A Chinese court jailed a reporter for a Singapore newspaper for five years on a charge of spying in the latest in a series of high-profile cases illustrating China's curbs on the media and dissent.
Ching Cheong, a Hong Kong-based China correspondent for the Straits Times who has been detained in China since April 2005, was also deprived of his political rights for a year and had personal property worth 300,000 yuan ($A49,500) confiscated, Xinhua news agency said.
Ching, 56, was charged with spying for Taiwan.
He was detained in the southern province of Guangdong where, his wife has said, he had travelled to collect documents related to disgraced former Chinese Communist Party leader Zhao Ziyang.
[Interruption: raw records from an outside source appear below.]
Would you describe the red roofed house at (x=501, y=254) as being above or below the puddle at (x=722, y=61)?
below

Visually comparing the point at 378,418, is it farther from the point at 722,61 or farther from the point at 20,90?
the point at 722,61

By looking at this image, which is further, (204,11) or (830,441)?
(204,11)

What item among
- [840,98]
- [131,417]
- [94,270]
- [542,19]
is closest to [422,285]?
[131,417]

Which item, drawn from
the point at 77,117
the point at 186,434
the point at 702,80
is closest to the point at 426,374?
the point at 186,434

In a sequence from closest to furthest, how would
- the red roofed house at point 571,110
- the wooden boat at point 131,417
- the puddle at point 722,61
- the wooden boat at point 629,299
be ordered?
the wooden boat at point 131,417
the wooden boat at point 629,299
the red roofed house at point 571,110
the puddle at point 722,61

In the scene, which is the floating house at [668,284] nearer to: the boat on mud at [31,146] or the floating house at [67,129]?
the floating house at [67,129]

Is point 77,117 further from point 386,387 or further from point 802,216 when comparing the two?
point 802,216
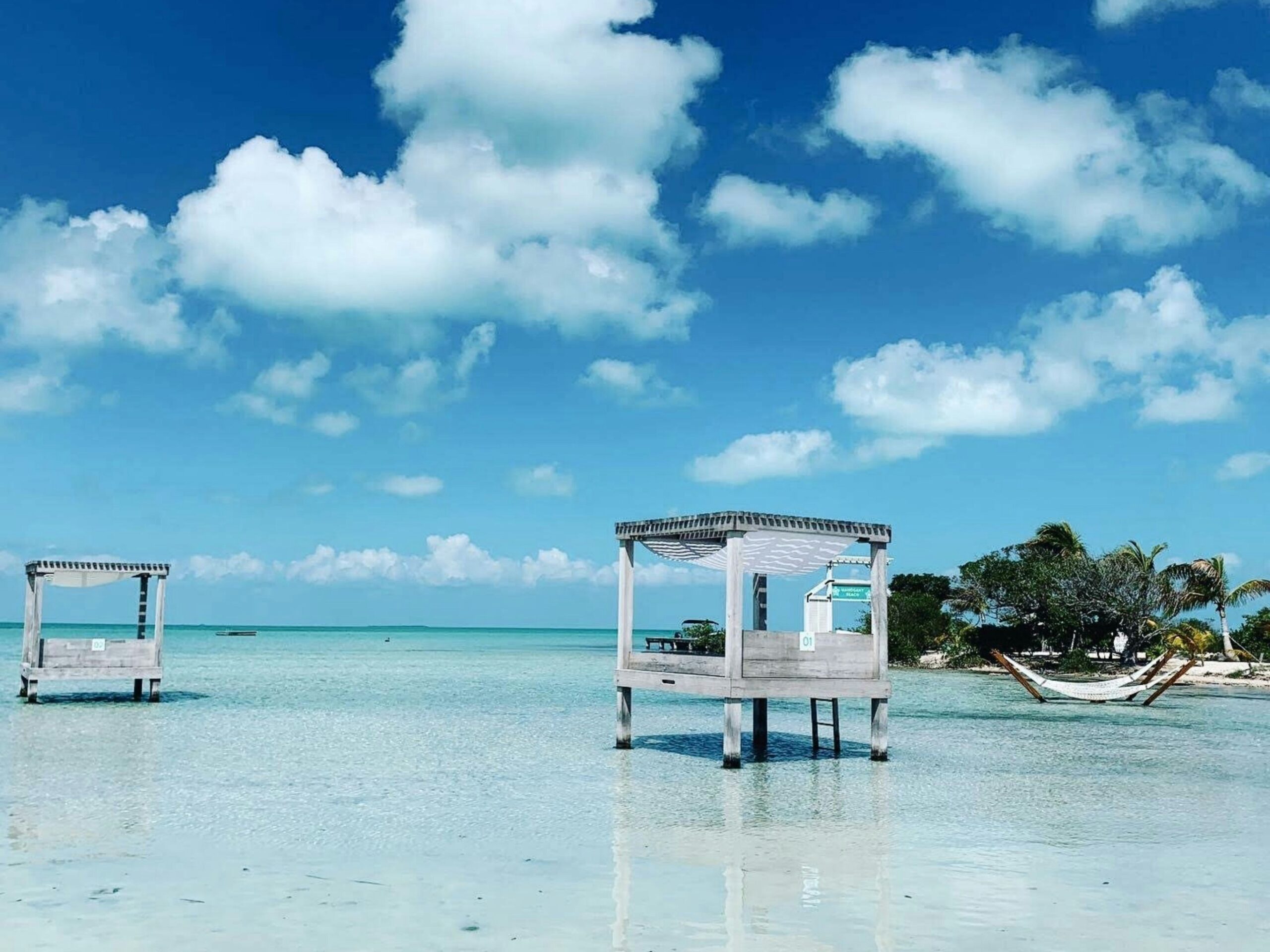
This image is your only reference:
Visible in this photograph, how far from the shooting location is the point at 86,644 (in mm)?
23891

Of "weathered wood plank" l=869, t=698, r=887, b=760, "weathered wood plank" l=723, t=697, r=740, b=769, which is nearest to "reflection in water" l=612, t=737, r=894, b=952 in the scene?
"weathered wood plank" l=723, t=697, r=740, b=769

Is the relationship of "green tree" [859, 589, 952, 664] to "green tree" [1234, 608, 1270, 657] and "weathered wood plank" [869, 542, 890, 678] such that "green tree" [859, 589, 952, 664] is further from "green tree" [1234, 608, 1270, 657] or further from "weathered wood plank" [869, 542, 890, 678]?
"weathered wood plank" [869, 542, 890, 678]

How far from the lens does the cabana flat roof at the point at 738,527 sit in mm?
15070

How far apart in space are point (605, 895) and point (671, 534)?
314 inches

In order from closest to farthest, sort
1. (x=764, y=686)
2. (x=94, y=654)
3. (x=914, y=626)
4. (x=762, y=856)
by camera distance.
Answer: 1. (x=762, y=856)
2. (x=764, y=686)
3. (x=94, y=654)
4. (x=914, y=626)

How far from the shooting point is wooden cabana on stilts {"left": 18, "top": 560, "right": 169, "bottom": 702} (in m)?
23.3

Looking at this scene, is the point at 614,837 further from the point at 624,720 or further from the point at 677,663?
the point at 624,720

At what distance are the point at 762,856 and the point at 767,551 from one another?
6228 mm

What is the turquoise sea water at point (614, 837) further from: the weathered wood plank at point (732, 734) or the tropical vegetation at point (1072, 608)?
the tropical vegetation at point (1072, 608)

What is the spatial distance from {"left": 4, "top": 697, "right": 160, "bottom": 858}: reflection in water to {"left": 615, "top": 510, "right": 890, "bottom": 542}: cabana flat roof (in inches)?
296

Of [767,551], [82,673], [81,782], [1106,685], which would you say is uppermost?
[767,551]

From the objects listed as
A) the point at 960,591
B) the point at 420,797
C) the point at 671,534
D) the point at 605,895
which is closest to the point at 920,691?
the point at 960,591

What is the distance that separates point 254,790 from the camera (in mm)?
13844

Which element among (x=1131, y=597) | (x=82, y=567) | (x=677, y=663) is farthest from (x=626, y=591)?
(x=1131, y=597)
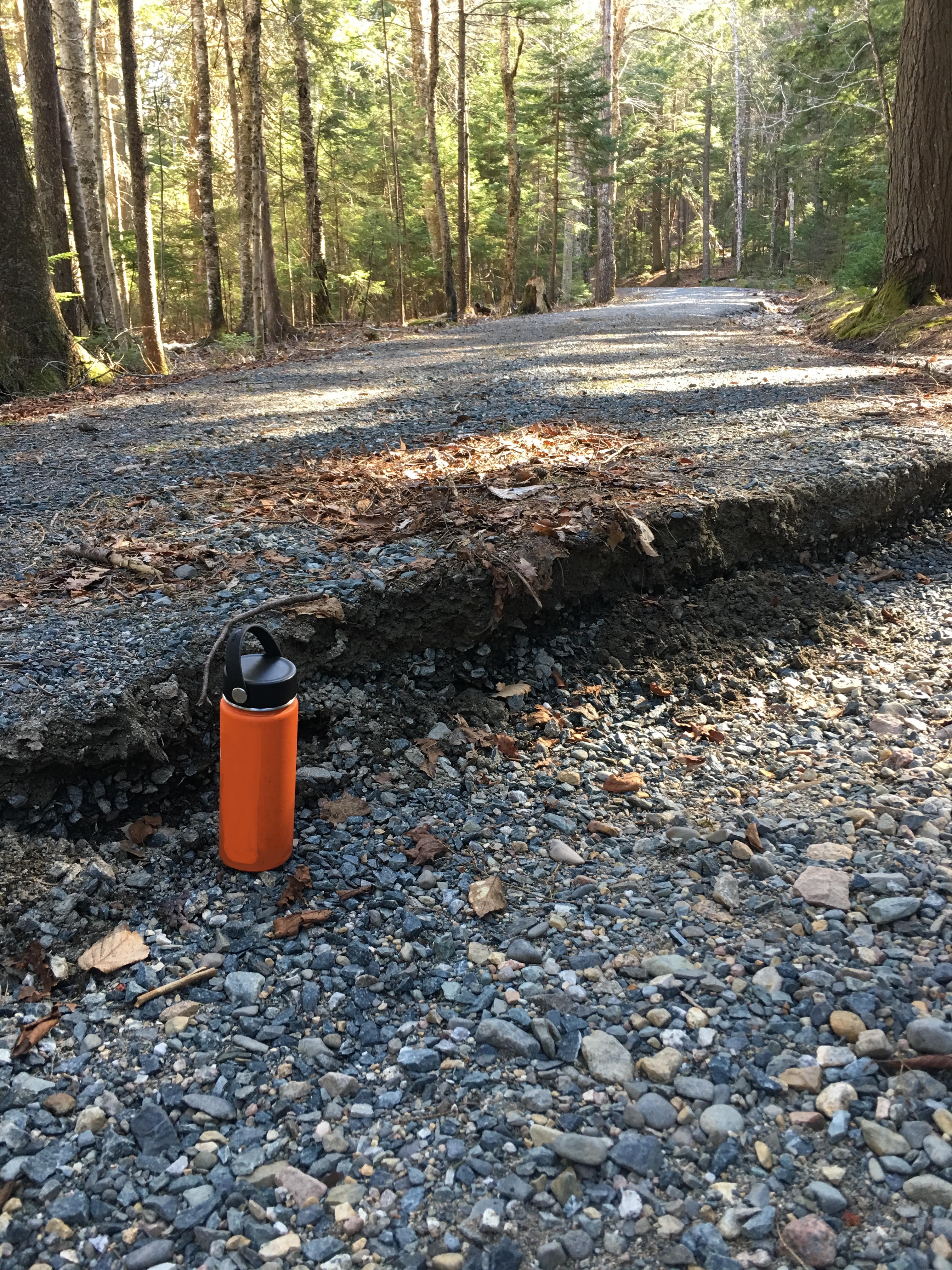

Singapore Press Holdings Ltd, the parent of the Straits Times, urged China to consider freeing Ching on medical parole.
"As he is known to be suffering from high blood pressure and is not in the best of health, we appeal to the Chinese authorities to show him leniency and compassion," it said in a statement.
Xinhua said Ching received $HK300,000 from a Taiwan foundation, which it did not identify but described as a front for the island's intelligence apparatus.
Ching dealt with two people from the foundation surnamed Xue and Dai with full knowledge the pair were spies, Xinhua said, adding that using an alias he sent via fax and email information involving state secrets and intelligence which he had gathered from others in Beijing.
China is the world's leading jailer of journalists, with at least 32 in custody and another 50 Internet campaigners also in prison, rights group Reporters Without Borders says.
On Friday, a Beijing court dismissed charges that a Chinese researcher for the New York Times had illegally leaked state secrets, but sentenced him to three years for fraud.
Zhao Yan, 44, had been accused of telling the US newspaper details of rivalry between Chinese President Hu Jintao and his predecessor, Jiang Zemin, over military appointments in 2004.
A day before Zhao's sentencing, China jailed blind human rights activist Chen Guangcheng for four years and three months for damaging property and disrupting traffic in what critics considered an unusually harsh sentence.
Sharon Hom, executive director of New York-based Human Rights in China, said she had serious concerns about the Ching case.
"Coming close on the heels of the sentences announced for Zhao Yan and Chen Guangcheng, this sentence also sends a chilling message to journalists, lawyers and other rights defenders," she said via email.
The Hong Kong Journalists Association said it was "very dissatisfied" with the verdict and the lack of transparency and that Ching was likely to appeal.